Os desafios para a valorização da arte urbana no Brasil

Enviada em 27/04/2021

Os titãs, banda de renome no rock brasileiro, cantam “A gente não quer só comida a gente quer comida diversão e arte”, defendendo que a arte é algo que dignifica o homem, sendo considerada uma necessidade primordial à vida. Diferente do que é cantado, a manifestação artística encontra diversos obstáculos para ser valorizada no país e essa problemática se revela ainda maior quando os artístas usam as ruas como telas, isso devido à  negligência de um público antojado e a postura do Estado frente à essa forma de arte.

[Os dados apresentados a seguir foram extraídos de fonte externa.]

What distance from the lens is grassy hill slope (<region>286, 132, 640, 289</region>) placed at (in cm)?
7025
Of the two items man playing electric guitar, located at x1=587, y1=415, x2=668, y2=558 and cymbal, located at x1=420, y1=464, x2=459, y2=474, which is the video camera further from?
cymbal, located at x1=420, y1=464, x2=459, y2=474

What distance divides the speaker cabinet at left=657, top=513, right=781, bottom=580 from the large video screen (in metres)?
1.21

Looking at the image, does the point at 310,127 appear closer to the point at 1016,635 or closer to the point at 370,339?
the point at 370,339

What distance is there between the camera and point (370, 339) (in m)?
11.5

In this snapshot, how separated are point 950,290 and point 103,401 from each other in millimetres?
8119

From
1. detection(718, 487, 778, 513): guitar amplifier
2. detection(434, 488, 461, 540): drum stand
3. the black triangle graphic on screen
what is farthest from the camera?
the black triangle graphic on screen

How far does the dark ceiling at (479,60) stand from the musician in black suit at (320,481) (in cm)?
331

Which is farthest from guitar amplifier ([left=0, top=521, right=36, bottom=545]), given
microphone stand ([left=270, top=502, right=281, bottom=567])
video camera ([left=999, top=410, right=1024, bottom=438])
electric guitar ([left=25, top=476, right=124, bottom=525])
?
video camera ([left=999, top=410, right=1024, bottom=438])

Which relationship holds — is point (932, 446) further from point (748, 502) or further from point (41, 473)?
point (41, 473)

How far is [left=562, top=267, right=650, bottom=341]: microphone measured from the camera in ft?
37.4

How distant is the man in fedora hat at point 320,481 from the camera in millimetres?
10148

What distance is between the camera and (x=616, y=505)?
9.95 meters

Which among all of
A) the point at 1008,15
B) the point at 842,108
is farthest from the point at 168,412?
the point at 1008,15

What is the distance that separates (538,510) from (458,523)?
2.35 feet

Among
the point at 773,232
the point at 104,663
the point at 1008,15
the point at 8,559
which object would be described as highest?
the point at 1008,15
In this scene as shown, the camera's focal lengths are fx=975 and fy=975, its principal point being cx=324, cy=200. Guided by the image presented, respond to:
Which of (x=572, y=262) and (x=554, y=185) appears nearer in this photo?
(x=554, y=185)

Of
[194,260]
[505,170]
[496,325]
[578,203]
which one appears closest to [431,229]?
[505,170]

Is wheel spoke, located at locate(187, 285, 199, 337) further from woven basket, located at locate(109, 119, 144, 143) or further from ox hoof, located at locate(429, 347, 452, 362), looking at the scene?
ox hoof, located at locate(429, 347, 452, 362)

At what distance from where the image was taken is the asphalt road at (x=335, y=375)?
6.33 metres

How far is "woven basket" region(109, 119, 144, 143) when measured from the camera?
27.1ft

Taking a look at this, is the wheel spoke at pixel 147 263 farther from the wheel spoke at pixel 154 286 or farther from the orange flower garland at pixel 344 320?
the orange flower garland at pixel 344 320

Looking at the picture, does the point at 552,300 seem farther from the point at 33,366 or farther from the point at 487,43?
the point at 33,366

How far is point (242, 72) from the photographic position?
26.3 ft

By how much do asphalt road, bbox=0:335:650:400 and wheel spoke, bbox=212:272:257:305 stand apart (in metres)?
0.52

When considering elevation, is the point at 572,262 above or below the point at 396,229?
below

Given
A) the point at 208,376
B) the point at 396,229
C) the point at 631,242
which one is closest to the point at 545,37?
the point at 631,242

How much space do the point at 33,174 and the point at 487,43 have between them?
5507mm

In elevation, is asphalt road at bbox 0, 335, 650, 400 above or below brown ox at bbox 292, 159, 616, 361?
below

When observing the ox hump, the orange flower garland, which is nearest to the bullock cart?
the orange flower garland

Em primeira análise, é lícito afirmar que a arte de rua sofre com a invisibilidade aos olhos de pessoas que vivem em um contidiano caótico, incapazes de parar para apreciar, refletir e criticar dada manifestação artística, contrariando o maior propósito do fazer arte na rua, o de realizar um encontro dela e de seus debates com a vida. Seguando o sociólogo Zygumunt Bauman, “As pessoas seguem a correnteza obedecendo às suas rotinas diárias e antecipadamente resignadas diante da impossibilidade de muda-lás, e acima de tudo convecionados da irrelevância e ineficácia de suas ações ou de sua recusa em agir”. Com isso, é coerente afirmar que as pessoas que vivem presas à suas rotinas e corrida contra o tempo ficam cegas frente à emoção e reflexão que o grafite, as estátuas, as apresentações de rua propõem, construindo uma sociedade acritica, sem voz, imparcial sobre qualquer debate, sem emoção e sem história.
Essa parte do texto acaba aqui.